What is expected:
Will you print the material below without altering a single character?

[Start]

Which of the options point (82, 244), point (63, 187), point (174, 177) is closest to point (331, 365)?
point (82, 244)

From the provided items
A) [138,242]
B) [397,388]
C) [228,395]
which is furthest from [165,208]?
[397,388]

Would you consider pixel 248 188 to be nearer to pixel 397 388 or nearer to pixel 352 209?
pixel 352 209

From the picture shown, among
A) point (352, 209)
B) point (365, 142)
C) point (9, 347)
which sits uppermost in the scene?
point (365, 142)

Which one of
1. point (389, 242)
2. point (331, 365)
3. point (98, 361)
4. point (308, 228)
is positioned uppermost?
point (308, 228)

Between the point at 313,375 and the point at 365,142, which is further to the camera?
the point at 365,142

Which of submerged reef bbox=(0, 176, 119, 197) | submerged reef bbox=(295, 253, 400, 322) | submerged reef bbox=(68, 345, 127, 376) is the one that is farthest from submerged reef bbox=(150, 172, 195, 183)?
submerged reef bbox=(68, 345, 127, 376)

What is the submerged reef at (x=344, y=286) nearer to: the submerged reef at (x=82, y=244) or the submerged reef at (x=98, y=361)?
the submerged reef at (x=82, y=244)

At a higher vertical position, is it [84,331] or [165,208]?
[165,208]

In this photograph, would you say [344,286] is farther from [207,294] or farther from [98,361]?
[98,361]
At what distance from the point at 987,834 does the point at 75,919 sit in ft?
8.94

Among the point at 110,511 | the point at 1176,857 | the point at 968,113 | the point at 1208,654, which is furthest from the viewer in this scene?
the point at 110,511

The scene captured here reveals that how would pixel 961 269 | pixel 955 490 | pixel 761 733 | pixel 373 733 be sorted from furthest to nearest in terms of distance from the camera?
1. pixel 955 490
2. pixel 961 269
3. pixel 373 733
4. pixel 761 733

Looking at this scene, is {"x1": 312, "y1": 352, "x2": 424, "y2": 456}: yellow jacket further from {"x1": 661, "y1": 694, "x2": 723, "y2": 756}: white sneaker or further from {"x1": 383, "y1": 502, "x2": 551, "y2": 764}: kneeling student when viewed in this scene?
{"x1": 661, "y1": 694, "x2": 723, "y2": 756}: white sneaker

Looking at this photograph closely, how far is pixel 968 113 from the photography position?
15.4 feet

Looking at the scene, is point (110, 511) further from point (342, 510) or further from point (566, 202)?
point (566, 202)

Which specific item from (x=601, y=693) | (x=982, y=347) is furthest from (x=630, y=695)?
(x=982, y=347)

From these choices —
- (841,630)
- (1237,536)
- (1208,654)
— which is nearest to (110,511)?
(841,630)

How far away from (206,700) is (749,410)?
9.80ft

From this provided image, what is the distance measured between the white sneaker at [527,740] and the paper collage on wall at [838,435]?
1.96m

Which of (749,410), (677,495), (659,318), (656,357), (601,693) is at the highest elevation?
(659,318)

[End]

The reply:
Which of the options point (82, 244), point (63, 187), point (174, 177) is closest to point (331, 365)?
point (82, 244)

From the provided items
A) [138,242]
B) [397,388]
C) [228,395]
which is furthest from [165,208]?
[397,388]

Would you consider pixel 248 188 to be nearer to pixel 397 388 or nearer to pixel 352 209?
pixel 352 209

From the picture shown, among
A) point (352, 209)
B) point (365, 142)
C) point (9, 347)
which sits uppermost in the scene?
point (365, 142)

Which one of
1. point (389, 242)
2. point (331, 365)
3. point (98, 361)
4. point (308, 228)
is positioned uppermost?
point (308, 228)

Between the point at 313,375 and the point at 365,142, which is further to the camera?
the point at 365,142

Which of submerged reef bbox=(0, 176, 119, 197) | submerged reef bbox=(295, 253, 400, 322) | submerged reef bbox=(68, 345, 127, 376) is the one that is farthest from submerged reef bbox=(150, 172, 195, 183)?
submerged reef bbox=(68, 345, 127, 376)

What is the submerged reef at (x=344, y=286) nearer to: the submerged reef at (x=82, y=244) or the submerged reef at (x=98, y=361)?
the submerged reef at (x=82, y=244)

At a higher vertical position, is it [84,331] or [165,208]?
[165,208]

In this photograph, would you say [344,286] is farther from [207,294] or farther from [98,361]?
[98,361]
At what distance from the point at 987,834 does the point at 75,919 sit in ft?
8.94

Among the point at 110,511 | the point at 1176,857 | the point at 968,113 | the point at 1208,654, which is furthest from the viewer in this scene?
the point at 110,511

The scene captured here reveals that how would pixel 961 269 | pixel 955 490 | pixel 761 733 | pixel 373 733 be sorted from furthest to nearest in terms of distance from the camera?
1. pixel 955 490
2. pixel 961 269
3. pixel 373 733
4. pixel 761 733

Looking at this scene, is {"x1": 312, "y1": 352, "x2": 424, "y2": 456}: yellow jacket further from {"x1": 661, "y1": 694, "x2": 723, "y2": 756}: white sneaker or further from {"x1": 383, "y1": 502, "x2": 551, "y2": 764}: kneeling student when viewed in this scene?
{"x1": 661, "y1": 694, "x2": 723, "y2": 756}: white sneaker

Looking at this photograph closely, how far is pixel 968 113 from the photography position?
15.4 feet

Looking at the scene, is point (110, 511) further from point (342, 510) or further from point (566, 202)?
point (566, 202)

Which specific item from (x=601, y=693) | (x=982, y=347) is furthest from (x=630, y=695)?
(x=982, y=347)

From these choices —
- (841,630)
- (1237,536)
- (1208,654)
— which is nearest to (110,511)?
(841,630)

How far away from (206,700) is (749,410)?
9.80ft

From this provided image, what is the distance measured between the white sneaker at [527,740] and the paper collage on wall at [838,435]?
1.96m

Which of (749,410), (677,495), (659,318), (656,357), (601,693) is at the highest elevation?
(659,318)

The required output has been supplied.